Photo: Pepo Puch (Europeans/ Claes Jakobsson)

Great Britain and the Netherlands flexed their considerable muscles and claimed two gold medals apiece in the Para-Equestrian Dressage on a glorious, sun-drenched first day of the FEI European Championships in Gothenburg (SWE).

Julie Payne (GBR) led the charge in Grade I, posting a huge 77.642% score to leave the competition trailing far behind.

“That is one of the best feelings I have ever had. It’s the best test I have done on her; she was just so in my hand; if I asked her to correct she was just answering.” — Julie Payne (GBR)

The 55-year-old was riding Athene Lindebjerg, the mare who won triple gold at the Rio 2016 Paralympic Games with former rider Sophie Christiansen (GBR). Remarkably, Payne and her new mount have only been together for three months, with the newly-crowned European champion grateful that they “just clicked”.

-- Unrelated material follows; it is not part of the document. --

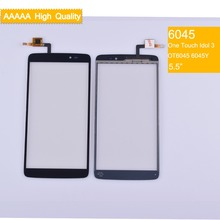 10Pcs/lot For Alcatel One Touch Idol 3 6045 OT6045 6045Y Touch Screen Touch Panel Sensor Digitizer Front Outer Glass Touchscreen lcd screen display touch panel digitizer with frame for alcatel one touch idol 3 6045 ot6045 black color free shipping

Grade I is for the most severely impaired athletes, with Payne describing her multiple system atrophy (MSA) as like combining motor neuron disease, multiple sclerosis, Parkinson’s and chronic fatigue syndrome into one.

German Elke Philipp was delighted to take silver with 73.428%, while Rihards Snikus (LAT) held off the challenge of current freestyle world champion Sara Morganti (ITA) to snatch bronze.

Great Britain’s Suzanna Hext, a debutant on the team like compatriot Payne, edged a tight battle for Grade III glory with a score of 71.588%. She was “over the moon” with her horse Abira’s performance.

“He loves a party, loves to show off and that’s exactly what he did today. He is a horse of a lifetime.” — Suzanna Hext (GBR)

Claudia Schmidt (GER) won a second silver for Germany, with a score of 70.617% placing her just ahead of Hext’s teammate, Erin Orford (GBR).

In Grade V, defending European individual champion Frank Hosmar (NED) pushed his long-time rival Sophie Wells (GBR) into silver.

“To beat them is always what gets me out of bed,” said Hosmar of his battles with Wells and Rio 2016 freestyle gold medal winner Michele George (BEL), who finished a surprising fifth.

“We see each other in the stables, say hello and kiss-kiss; it’s not like we hate each other, but it’s fun to beat each other.” — Frank Hosmar (NED)

Compatriot Sanne Voets (NED) revealed some timely pre-competition motivation made all the difference for her gold medal-winning routine in Grade IV.

“Yesterday in the familiarisation he got really tense and today in the warm-up he was a little tense too, but I said to him ‘c’mon boy, we can do this’ and I’m really, really proud of the way he handled everything,” Voets said after scoring 72.353%.

Belgium’s Manon Claeys claimed silver with a mark of 71.560% and Louise Etzner Jakobsson (SWE) delighted the home crowd by claiming bronze.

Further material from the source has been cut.